From OpenAI Power Player to Human-Centered AI Founder
Mira Murati, best known for steering the development of ChatGPT as CTO at OpenAI and briefly serving as interim CEO during the company’s board turmoil, has re-emerged with a bold new vision. In February 2025, she founded Thinking Machines Lab, a startup laser-focused on human-centered AI and more natural AI collaboration tools. Rather than just building another large model, Murati wants to fix how people and machines actually work together. Thinking Machines’ early story has already been marked by intense competition for talent and technology. Meta reportedly attempted to acquire the startup in 2025 and, after being turned down, hired away seven founding members. Murati responded by recruiting PyTorch creator Soumith Chintala as CTO, underscoring her ambition to build a world-class research organization around next-generation interaction models and continuous human-AI collaboration.
Inside Thinking Machines’ 0.4-Second ‘Interaction Models’
Thinking Machines Lab has introduced what it calls “interaction models,” designed to handle conversation, video, and collaboration in real time rather than turn-by-turn. Its flagship model, TML-Interaction-Small, is engineered to respond in just 0.40 seconds while simultaneously processing audio, video, and text. That latency beats Google’s Gemini-3.1-flash-live at 0.57 seconds and OpenAI’s GPT-realtime-2.0 at 1.18 seconds, positioning the Mira Murati startup as a serious contender in low-latency, multimodal AI. Technically, these models break interactions into 200-millisecond chunks, allowing the system to listen, watch, think, and talk at once. One subsystem manages conversational flow while another handles heavier reasoning tasks in the background. In demos, Thinking Machines AI counted exercise reps from video, translated speech in real time, and even noticed posture changes—all while maintaining a fluid dialogue, mirroring how humans juggle perception and conversation concurrently.
Solving the ‘Bandwidth Bottleneck’ Between People and AI
Murati’s team argues that the biggest limitation in current AI assistants is not raw intelligence, but interaction design. Today’s systems typically wait for you to finish typing or speaking, process the entire input, and then reply—a stop-start pattern that caps how much of your intent and context reaches the model. Thinking Machines calls this the “bandwidth bottleneck” between humans and AI. Interaction models try to remove that bottleneck by keeping the system always-on and mid-conversation. Instead of treating each prompt as a separate transaction, the AI continuously ingests speech, video, and text, adjusting its responses as new information arrives. This supports more nuanced, back-and-forth collaboration that feels closer to working with another person than querying a tool. The goal is not just faster answers, but richer, higher-throughput exchanges where human intent can be expressed more fully and acted on more quickly.

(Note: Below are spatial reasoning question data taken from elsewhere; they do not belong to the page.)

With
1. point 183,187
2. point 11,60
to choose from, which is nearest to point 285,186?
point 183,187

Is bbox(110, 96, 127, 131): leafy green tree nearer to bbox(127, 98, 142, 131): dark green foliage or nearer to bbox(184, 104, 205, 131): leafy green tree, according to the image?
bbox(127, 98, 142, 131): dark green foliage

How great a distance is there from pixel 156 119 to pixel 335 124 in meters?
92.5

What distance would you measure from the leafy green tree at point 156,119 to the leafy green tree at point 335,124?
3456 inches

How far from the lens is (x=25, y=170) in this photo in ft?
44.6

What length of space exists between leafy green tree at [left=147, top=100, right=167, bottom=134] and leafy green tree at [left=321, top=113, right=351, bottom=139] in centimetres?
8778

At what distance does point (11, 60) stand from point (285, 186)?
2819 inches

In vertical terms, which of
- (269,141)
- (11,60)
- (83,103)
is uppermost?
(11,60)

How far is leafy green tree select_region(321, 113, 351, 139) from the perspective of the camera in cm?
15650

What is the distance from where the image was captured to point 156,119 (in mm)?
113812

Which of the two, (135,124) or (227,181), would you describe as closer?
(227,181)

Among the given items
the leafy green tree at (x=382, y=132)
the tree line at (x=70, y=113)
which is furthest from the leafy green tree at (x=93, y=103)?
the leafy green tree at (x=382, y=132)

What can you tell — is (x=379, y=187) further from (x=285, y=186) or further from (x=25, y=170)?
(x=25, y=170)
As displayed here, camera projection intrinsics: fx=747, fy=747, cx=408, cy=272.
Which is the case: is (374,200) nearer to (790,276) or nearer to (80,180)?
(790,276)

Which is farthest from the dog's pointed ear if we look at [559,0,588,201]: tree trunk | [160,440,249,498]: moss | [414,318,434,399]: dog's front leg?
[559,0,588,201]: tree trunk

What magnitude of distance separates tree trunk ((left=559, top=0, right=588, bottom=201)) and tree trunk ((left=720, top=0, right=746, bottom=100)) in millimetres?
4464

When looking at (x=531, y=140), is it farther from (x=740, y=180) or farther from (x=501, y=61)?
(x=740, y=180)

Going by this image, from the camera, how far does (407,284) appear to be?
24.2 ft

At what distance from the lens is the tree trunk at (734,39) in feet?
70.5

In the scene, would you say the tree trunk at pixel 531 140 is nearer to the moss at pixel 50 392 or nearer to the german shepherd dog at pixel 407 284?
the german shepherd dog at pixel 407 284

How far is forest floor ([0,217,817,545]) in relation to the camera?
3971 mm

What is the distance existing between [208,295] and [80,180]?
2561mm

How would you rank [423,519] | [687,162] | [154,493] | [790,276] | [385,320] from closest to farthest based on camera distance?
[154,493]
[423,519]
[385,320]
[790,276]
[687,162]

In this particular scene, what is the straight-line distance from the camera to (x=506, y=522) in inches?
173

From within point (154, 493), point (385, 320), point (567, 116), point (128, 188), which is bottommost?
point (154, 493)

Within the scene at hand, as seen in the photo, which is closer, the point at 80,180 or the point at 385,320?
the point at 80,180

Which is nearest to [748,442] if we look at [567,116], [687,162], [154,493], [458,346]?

A New Model for AI Collaboration Tools at Work and Home
If Thinking Machines can deliver on its research preview, the implications for enterprise automation and personal productivity could be significant. In workplaces, a continuously attentive, 0.4-second AI could shadow meetings, track action items, monitor dashboards, and respond to voice instructions without interrupting the flow of discussion. That opens the door to human-centered AI workflows where teams treat the system like a real-time collaborator rather than a delayed-response assistant. For individuals, interaction models hint at productivity tools that feel more like the AI companion imagined in the film “Her”—an assistant that can watch your screen, listen as you talk, and proactively help as tasks evolve. While the technology is not yet publicly available, Thinking Machines plans limited access for research partners in the coming months and a broader launch later. For a 15-month-old startup already reportedly valued in the tens of billions, this marks a defining first look at its ambitions.